I've seen poor races on great tracks with dismal attendance, and every other combination possible. Who gives a ****? 200,000 people attending a race in an area that previously didn't have a race (whether or where ever they held it) IS promoting racing as sport. That's a plus that apparently didn't hit Despain squarely on his anvil head. And all the while he dismissed the great racing because it was on a "temporary" circuit.

Despain is biased no matter how he wants to weasel around it. No one heard from him about the great racing, only the "pain in the ass" kind of way he reports about CCWS events, where ever they occur. When PT was on the show DD glowed with excitement about PT going to NASCAR. Despain is a shill of the highest order.

FRANKY
07-26-05, 02:09 PM
When PT was on the show DD glowed with excitement about PT going to NASCAR.

That's because PT rubbing fenders and knocking heads with the likes of Stewart and Harvick would generate so much buzz. It would put on a hell of a show, wouldn't it?

RacinM3
07-26-05, 02:39 PM
He also needs to stop harping on the fans for "not wanting to travel to Laguna Seca". As a motorbike racing fan, I have to assume he saw the crowd at Laguna a few weeks ago.

Chief
07-26-05, 02:50 PM
That's because PT rubbing fenders and knocking heads with the likes of Stewart and Harvick would generate so much buzz. It would put on a hell of a show, wouldn't it?
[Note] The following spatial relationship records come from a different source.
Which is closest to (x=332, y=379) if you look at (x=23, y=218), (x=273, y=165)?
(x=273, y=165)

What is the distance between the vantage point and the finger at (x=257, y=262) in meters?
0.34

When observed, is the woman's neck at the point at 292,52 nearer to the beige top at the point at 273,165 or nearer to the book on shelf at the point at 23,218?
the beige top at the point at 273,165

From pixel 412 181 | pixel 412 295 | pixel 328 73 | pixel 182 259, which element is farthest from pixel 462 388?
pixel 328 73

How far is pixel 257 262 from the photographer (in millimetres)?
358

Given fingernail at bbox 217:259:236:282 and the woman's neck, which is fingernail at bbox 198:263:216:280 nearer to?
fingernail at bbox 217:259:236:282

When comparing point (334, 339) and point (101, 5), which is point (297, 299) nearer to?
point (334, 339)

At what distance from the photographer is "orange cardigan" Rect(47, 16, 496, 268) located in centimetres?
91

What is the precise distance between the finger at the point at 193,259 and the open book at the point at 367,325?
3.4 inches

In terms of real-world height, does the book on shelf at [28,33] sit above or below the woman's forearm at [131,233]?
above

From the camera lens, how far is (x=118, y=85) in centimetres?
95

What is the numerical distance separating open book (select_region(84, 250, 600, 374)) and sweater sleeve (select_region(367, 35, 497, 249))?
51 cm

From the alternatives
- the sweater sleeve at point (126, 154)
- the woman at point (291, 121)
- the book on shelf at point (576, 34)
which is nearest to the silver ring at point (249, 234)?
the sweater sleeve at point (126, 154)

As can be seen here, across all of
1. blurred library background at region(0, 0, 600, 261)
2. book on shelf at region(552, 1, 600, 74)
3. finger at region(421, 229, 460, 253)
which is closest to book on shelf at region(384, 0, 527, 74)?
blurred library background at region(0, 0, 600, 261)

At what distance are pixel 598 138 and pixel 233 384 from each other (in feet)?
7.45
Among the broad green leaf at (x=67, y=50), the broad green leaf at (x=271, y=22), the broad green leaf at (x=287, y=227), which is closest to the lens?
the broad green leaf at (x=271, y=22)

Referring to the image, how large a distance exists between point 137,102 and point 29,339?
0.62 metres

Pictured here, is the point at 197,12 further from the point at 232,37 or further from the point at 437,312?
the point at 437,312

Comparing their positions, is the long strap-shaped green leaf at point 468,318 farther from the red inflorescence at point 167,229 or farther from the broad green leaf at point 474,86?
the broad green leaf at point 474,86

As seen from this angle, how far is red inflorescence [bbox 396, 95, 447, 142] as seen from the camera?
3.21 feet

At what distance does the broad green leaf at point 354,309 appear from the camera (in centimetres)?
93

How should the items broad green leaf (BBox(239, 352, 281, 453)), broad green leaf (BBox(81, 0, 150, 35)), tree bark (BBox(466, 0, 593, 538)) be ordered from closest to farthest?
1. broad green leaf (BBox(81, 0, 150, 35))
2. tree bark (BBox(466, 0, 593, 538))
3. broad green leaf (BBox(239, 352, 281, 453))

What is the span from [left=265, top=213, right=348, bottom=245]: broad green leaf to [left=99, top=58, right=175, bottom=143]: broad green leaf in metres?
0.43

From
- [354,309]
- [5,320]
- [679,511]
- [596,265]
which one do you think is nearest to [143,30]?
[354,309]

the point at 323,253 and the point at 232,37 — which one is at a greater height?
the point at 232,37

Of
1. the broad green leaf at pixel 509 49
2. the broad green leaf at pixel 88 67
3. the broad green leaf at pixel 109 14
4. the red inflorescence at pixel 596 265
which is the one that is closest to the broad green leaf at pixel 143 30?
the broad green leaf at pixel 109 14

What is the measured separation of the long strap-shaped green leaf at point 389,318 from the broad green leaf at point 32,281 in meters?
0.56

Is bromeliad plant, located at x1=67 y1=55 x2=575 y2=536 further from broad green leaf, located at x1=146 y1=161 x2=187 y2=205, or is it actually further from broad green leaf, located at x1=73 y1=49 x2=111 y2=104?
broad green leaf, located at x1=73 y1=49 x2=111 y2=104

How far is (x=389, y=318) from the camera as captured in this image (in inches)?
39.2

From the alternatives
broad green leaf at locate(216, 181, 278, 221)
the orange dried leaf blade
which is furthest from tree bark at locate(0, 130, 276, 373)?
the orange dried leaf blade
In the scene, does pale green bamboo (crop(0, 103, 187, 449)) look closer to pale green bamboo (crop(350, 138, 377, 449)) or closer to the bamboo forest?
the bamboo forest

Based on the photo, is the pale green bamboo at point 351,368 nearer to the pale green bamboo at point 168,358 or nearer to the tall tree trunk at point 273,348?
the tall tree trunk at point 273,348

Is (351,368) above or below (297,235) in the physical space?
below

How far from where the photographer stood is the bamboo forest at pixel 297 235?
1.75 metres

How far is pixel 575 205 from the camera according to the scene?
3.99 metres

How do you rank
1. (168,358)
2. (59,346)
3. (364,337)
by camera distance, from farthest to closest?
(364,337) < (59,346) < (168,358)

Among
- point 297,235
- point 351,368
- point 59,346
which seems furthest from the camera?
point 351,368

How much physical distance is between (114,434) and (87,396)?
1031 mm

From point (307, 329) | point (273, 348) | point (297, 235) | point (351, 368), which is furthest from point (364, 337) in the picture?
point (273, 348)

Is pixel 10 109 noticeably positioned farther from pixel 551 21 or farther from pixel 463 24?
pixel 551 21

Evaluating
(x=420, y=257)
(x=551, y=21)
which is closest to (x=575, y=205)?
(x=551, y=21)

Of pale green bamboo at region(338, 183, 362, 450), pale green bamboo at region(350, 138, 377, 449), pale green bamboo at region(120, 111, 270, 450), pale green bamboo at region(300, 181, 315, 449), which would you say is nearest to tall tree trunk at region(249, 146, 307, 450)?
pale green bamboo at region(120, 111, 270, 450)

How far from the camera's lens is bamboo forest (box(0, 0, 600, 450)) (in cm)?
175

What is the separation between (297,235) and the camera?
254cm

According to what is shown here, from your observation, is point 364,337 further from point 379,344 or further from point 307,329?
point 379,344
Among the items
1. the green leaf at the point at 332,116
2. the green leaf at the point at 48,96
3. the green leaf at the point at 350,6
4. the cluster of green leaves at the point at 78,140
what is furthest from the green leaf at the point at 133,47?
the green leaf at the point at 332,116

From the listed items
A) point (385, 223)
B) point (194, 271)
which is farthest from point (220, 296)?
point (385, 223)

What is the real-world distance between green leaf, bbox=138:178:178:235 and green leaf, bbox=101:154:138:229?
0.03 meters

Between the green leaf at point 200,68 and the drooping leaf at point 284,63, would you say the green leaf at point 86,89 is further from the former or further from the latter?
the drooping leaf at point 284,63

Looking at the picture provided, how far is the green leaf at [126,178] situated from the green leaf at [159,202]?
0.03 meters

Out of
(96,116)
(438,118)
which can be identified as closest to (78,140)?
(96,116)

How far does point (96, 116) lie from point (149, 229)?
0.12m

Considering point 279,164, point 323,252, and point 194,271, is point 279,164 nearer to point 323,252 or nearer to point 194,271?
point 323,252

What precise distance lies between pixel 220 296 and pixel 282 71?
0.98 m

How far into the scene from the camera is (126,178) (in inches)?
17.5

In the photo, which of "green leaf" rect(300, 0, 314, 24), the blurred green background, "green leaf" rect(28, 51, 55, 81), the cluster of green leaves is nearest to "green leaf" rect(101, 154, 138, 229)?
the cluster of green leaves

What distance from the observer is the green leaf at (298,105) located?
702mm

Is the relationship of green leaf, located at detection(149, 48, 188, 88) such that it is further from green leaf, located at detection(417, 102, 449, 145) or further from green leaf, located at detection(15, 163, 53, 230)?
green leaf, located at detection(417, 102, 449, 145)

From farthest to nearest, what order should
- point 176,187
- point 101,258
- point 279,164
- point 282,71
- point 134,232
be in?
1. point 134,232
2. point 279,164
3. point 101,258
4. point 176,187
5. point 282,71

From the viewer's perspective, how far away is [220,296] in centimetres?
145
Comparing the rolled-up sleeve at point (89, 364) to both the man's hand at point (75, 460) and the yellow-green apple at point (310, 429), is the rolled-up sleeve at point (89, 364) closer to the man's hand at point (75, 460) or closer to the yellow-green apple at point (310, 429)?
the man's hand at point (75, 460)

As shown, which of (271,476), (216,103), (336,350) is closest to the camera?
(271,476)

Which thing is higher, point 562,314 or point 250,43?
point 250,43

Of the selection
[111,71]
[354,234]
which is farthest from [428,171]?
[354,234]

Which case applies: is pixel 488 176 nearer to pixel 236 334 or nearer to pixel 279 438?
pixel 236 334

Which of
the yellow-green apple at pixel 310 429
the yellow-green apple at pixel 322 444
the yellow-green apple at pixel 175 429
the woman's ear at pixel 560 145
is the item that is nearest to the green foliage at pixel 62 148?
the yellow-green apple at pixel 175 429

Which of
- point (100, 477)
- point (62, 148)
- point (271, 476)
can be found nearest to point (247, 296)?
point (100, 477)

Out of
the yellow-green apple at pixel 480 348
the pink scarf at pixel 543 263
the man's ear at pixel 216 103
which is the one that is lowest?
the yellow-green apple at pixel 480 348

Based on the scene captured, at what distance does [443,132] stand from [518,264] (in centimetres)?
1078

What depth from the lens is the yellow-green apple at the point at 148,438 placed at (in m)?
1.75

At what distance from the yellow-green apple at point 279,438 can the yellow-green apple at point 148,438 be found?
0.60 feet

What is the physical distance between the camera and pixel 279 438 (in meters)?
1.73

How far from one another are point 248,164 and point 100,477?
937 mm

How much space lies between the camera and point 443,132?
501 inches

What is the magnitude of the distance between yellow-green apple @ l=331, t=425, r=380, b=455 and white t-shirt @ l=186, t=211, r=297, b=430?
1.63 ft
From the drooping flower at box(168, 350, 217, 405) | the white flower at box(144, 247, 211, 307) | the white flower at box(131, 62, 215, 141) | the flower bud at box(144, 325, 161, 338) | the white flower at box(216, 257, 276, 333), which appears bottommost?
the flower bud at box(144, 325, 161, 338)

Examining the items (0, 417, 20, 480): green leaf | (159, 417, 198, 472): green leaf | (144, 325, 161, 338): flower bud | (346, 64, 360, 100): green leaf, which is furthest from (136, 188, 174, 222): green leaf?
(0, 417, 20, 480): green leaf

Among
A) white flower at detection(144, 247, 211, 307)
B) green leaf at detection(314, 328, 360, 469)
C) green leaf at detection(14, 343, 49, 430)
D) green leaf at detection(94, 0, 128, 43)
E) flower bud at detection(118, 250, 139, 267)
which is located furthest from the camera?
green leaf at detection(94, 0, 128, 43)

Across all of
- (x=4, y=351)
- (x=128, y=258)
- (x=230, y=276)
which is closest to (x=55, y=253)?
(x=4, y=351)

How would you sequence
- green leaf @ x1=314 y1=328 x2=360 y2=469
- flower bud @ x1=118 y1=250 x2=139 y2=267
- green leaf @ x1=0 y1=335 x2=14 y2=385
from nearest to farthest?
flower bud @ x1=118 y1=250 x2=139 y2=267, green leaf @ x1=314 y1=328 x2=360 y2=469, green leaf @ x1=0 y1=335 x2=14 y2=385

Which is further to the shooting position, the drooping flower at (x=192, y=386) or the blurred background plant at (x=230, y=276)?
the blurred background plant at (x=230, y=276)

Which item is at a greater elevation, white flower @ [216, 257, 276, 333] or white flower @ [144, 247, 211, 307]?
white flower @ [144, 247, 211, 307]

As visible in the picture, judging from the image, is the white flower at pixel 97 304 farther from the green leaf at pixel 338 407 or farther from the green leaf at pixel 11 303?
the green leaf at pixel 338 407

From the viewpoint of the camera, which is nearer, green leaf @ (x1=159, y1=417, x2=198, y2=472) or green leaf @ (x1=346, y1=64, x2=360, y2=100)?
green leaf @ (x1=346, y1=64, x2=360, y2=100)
Of course it would...but PT rubbing wheels and side by siding with Justin Wilson (and others in the CCWS) at Edmonton barely drew Despain's attention from fat azzed Tony "Smoke" Stewart out of breath with a pack of Winston's hanging out of his mouth as he climbed a fence. He's more interested in fence-climbing gomers going in circles than racing, IMHO.

I will also toss in that Tony Stewart is USAC's "darling" and ticket to the NASCAR dance that DD loves so much (running in the dirt etc). Tony running the IRL and any accomplishments there are meaningless.